Reproduce the lines word for word, starting at the line with "What span of" and continuing through the last line.

# start of Records to process

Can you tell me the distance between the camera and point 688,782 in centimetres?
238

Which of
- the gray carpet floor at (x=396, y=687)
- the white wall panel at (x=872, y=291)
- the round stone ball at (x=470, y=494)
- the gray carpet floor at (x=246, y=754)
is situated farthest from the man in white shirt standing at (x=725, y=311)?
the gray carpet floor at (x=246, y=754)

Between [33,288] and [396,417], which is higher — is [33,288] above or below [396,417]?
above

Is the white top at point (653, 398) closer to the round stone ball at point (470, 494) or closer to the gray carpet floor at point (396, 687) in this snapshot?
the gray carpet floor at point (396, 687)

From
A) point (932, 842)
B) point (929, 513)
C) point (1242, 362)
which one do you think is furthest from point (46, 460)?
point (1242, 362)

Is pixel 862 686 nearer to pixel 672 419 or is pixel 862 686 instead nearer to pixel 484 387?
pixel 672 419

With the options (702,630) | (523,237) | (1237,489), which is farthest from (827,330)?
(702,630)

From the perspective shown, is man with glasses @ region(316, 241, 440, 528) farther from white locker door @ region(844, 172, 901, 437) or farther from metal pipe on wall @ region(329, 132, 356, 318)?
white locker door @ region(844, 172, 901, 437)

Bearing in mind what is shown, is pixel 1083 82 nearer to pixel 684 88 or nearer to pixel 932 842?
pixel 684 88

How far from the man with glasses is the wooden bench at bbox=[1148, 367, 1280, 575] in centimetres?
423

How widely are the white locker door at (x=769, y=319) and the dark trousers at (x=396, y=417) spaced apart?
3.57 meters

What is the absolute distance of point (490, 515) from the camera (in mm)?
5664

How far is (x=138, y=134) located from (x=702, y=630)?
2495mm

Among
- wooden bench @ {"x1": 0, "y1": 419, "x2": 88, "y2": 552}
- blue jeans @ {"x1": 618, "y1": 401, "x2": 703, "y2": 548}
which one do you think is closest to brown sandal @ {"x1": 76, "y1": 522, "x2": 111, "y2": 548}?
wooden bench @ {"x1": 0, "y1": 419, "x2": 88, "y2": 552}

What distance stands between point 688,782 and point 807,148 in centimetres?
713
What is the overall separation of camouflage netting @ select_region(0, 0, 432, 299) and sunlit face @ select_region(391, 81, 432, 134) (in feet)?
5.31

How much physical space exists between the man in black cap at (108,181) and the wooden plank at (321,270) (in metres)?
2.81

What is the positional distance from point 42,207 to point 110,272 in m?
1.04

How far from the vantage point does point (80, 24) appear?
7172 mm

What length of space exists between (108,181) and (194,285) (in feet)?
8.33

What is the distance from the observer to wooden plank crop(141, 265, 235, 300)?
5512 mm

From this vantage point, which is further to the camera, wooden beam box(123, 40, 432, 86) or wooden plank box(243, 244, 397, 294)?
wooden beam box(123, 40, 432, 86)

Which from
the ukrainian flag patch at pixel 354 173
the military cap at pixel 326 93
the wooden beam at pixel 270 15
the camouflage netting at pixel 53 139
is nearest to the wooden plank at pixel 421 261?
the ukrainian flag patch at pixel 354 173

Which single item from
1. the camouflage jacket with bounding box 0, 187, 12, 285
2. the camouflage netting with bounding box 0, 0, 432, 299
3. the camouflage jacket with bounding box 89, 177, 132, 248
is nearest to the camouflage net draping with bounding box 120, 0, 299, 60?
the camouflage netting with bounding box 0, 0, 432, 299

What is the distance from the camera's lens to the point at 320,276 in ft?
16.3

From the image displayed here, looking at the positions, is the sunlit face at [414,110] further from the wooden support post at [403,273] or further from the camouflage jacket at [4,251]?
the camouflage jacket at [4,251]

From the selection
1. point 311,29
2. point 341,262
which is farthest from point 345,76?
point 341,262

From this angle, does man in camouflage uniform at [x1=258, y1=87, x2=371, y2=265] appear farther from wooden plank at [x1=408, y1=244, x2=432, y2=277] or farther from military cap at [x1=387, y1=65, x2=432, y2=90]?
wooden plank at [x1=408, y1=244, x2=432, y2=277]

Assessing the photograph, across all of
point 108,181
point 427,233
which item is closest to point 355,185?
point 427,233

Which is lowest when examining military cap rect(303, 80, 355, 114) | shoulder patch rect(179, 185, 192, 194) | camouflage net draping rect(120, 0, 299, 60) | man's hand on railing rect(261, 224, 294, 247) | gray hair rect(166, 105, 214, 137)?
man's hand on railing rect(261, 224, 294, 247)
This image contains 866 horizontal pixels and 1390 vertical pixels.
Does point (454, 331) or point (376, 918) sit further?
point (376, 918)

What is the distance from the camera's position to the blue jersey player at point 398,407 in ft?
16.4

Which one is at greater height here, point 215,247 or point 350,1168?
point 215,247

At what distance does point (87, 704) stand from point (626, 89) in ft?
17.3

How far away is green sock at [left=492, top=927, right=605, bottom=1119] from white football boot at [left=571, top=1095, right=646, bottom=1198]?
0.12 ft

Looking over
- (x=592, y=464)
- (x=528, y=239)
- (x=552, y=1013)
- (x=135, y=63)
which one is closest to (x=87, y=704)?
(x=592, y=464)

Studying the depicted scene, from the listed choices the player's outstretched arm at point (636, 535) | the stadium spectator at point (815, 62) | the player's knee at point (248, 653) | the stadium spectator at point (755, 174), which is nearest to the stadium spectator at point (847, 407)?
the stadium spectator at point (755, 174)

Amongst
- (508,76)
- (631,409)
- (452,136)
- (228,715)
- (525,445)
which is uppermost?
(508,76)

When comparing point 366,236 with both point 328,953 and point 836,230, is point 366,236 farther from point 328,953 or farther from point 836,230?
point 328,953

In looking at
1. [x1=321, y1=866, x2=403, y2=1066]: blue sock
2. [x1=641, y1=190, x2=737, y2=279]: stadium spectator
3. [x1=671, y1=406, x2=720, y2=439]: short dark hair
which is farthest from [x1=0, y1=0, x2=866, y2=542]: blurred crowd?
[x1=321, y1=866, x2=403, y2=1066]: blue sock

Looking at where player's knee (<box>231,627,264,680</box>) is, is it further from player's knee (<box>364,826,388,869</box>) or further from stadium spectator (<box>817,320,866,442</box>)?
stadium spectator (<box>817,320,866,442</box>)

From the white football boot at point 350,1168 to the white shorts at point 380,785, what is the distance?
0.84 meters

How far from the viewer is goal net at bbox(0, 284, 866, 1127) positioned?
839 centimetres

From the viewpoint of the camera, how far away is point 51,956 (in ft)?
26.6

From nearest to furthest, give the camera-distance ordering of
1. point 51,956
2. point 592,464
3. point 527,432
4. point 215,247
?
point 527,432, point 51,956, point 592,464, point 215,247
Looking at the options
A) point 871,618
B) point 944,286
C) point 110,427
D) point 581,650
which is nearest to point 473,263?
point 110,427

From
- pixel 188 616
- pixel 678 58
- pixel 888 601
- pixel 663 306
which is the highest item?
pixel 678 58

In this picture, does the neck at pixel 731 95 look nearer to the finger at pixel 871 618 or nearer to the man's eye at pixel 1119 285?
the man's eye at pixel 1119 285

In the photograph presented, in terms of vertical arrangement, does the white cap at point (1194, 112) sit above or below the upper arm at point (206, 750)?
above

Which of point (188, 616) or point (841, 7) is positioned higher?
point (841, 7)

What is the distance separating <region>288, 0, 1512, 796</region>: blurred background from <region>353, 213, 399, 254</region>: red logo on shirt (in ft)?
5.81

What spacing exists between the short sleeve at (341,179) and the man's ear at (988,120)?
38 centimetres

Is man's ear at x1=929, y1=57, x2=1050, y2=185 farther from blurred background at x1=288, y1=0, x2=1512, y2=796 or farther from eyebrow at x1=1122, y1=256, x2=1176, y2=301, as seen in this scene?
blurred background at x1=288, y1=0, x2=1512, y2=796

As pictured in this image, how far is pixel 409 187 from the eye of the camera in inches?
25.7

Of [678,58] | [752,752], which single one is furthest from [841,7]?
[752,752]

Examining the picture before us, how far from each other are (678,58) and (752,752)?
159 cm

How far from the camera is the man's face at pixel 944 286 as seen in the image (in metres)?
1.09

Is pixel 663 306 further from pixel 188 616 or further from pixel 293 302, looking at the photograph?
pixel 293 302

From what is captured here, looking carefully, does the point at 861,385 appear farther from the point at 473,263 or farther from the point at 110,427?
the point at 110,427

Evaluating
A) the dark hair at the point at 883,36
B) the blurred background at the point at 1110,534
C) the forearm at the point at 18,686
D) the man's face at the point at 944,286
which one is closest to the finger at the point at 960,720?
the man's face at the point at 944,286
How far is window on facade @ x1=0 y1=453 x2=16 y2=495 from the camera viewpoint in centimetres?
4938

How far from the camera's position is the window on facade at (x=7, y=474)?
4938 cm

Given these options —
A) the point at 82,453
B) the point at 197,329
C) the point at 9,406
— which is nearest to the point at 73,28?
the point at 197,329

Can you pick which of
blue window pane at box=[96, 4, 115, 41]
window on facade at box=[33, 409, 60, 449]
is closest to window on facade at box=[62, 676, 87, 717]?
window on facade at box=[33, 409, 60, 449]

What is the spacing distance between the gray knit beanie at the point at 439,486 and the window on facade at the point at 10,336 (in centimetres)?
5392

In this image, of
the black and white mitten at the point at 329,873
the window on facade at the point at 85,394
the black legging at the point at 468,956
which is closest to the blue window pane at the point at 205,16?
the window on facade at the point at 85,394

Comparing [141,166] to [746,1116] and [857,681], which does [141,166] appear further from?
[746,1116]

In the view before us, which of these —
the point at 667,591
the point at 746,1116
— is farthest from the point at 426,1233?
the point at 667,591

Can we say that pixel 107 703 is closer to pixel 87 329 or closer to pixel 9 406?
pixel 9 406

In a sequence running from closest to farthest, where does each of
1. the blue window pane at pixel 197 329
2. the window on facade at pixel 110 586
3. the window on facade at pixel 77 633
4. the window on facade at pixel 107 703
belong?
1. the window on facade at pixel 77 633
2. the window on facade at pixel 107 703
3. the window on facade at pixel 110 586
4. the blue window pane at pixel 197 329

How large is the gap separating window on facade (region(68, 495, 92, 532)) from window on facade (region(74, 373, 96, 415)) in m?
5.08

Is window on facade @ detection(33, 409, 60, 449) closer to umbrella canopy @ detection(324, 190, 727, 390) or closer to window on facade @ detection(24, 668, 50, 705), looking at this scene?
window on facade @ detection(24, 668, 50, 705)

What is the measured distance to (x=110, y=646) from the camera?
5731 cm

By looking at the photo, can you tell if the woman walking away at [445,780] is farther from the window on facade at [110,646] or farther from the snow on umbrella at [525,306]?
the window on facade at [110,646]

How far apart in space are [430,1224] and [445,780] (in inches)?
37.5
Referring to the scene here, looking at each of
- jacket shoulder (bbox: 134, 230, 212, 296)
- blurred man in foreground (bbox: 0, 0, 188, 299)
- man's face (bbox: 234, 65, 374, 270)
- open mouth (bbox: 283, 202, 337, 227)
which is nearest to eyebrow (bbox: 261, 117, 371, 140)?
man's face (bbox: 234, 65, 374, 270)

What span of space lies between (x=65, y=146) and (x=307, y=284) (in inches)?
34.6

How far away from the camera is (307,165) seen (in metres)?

# end of Records to process

Expected output:
What span of space lies between (x=65, y=146) and (x=307, y=284) (in inches)?
34.6

How far away from the camera is (307,165) seen (in metres)?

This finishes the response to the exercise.